You can get plenty of anecdotes from DIYers, but let me tell you: My headless Raspberry Pi doesn't show up on the network? Could be a failed microsd card. Could be the disk's full so some log is blocking on a write. Could be a bad software update. Could be I powered it off mid-software-update. Could be weak wifi. Could be I brought a counterfeit microsd. Could be something I plugged into the GPIO. Could be a barely adequate power supply. Could be I messed up a setting and now the DHCP or the SSH server isn't working right. Could be it getting recruited into a botnet. Could be it changing IP addresses and me trying to connect to the old one. Are you going to take my word for it when I say it was the microsd card for sure?
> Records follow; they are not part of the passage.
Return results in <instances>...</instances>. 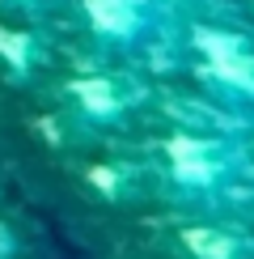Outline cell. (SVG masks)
I'll use <instances>...</instances> for the list:
<instances>
[{
    "mask_svg": "<svg viewBox=\"0 0 254 259\" xmlns=\"http://www.w3.org/2000/svg\"><path fill=\"white\" fill-rule=\"evenodd\" d=\"M199 81H208L220 98L254 111V42L241 47V51H233V56L199 60Z\"/></svg>",
    "mask_w": 254,
    "mask_h": 259,
    "instance_id": "obj_4",
    "label": "cell"
},
{
    "mask_svg": "<svg viewBox=\"0 0 254 259\" xmlns=\"http://www.w3.org/2000/svg\"><path fill=\"white\" fill-rule=\"evenodd\" d=\"M47 60V42L34 26H17V21H0V68L13 81H30Z\"/></svg>",
    "mask_w": 254,
    "mask_h": 259,
    "instance_id": "obj_6",
    "label": "cell"
},
{
    "mask_svg": "<svg viewBox=\"0 0 254 259\" xmlns=\"http://www.w3.org/2000/svg\"><path fill=\"white\" fill-rule=\"evenodd\" d=\"M85 183L89 191L106 204H127V200H140L144 191V170L136 161H93L85 170Z\"/></svg>",
    "mask_w": 254,
    "mask_h": 259,
    "instance_id": "obj_7",
    "label": "cell"
},
{
    "mask_svg": "<svg viewBox=\"0 0 254 259\" xmlns=\"http://www.w3.org/2000/svg\"><path fill=\"white\" fill-rule=\"evenodd\" d=\"M47 5L51 0H0V9H5V13H17V17H38Z\"/></svg>",
    "mask_w": 254,
    "mask_h": 259,
    "instance_id": "obj_8",
    "label": "cell"
},
{
    "mask_svg": "<svg viewBox=\"0 0 254 259\" xmlns=\"http://www.w3.org/2000/svg\"><path fill=\"white\" fill-rule=\"evenodd\" d=\"M64 102L72 119H81L93 132H106V127H119L144 102V85L119 72H85L64 85Z\"/></svg>",
    "mask_w": 254,
    "mask_h": 259,
    "instance_id": "obj_2",
    "label": "cell"
},
{
    "mask_svg": "<svg viewBox=\"0 0 254 259\" xmlns=\"http://www.w3.org/2000/svg\"><path fill=\"white\" fill-rule=\"evenodd\" d=\"M246 140L229 132H178L161 145V191L182 208H225L250 175Z\"/></svg>",
    "mask_w": 254,
    "mask_h": 259,
    "instance_id": "obj_1",
    "label": "cell"
},
{
    "mask_svg": "<svg viewBox=\"0 0 254 259\" xmlns=\"http://www.w3.org/2000/svg\"><path fill=\"white\" fill-rule=\"evenodd\" d=\"M17 251H21V242H17L13 225H5V221H0V259H13Z\"/></svg>",
    "mask_w": 254,
    "mask_h": 259,
    "instance_id": "obj_9",
    "label": "cell"
},
{
    "mask_svg": "<svg viewBox=\"0 0 254 259\" xmlns=\"http://www.w3.org/2000/svg\"><path fill=\"white\" fill-rule=\"evenodd\" d=\"M178 242L190 259H254V242L241 230H229V225H182L178 230Z\"/></svg>",
    "mask_w": 254,
    "mask_h": 259,
    "instance_id": "obj_5",
    "label": "cell"
},
{
    "mask_svg": "<svg viewBox=\"0 0 254 259\" xmlns=\"http://www.w3.org/2000/svg\"><path fill=\"white\" fill-rule=\"evenodd\" d=\"M81 17L106 47H148L165 30V9L157 0H81Z\"/></svg>",
    "mask_w": 254,
    "mask_h": 259,
    "instance_id": "obj_3",
    "label": "cell"
}]
</instances>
I'm exactly with you - with the added Complication that when somebody does endurance testing (e.g. Backblaze), by then a) manufacturer started using different components for that SKU, and / or manufacturers no longer produce those SKUs. Almost by definition, you can only see endurance when it's too late (see the ibm desk star saga).
Bottom line, you can try to trust the manufacturer reputation, purchase channel, and price points / specs, but you can never be sure - so backup like crazy :-)
Memory cards and ssds are famously obtuse like this. There are the branded versions (custom made for your Switch, for your Xbox,etc) which are exactly the same as their cheaper counterparts. Sandisk itself recently started a "creator" line of cards and ssds which are, again, exactly the same but more expensive. Samsung had Evo Plus which was different than Evo+ but same as Evo Select. Go figure!
Sometimes looking at specs helps but usually not - I.e. The "up to" speed marks are famously irrelevant for real time usage, and brand name companies will offer any number of cards with same specs and tags (u2/v3/class10/mark5/whatever) at varying price points. And then there's the WD Red saga where drives branded "NAS" were completely inappropriate for NAS usage.
I ran a photography business a while back and always bought extreme pro because I just couldn't risk it, but honestly, I felt like a bit of a sucker. It's hard to know when you're actually buying real quality and endurance increase.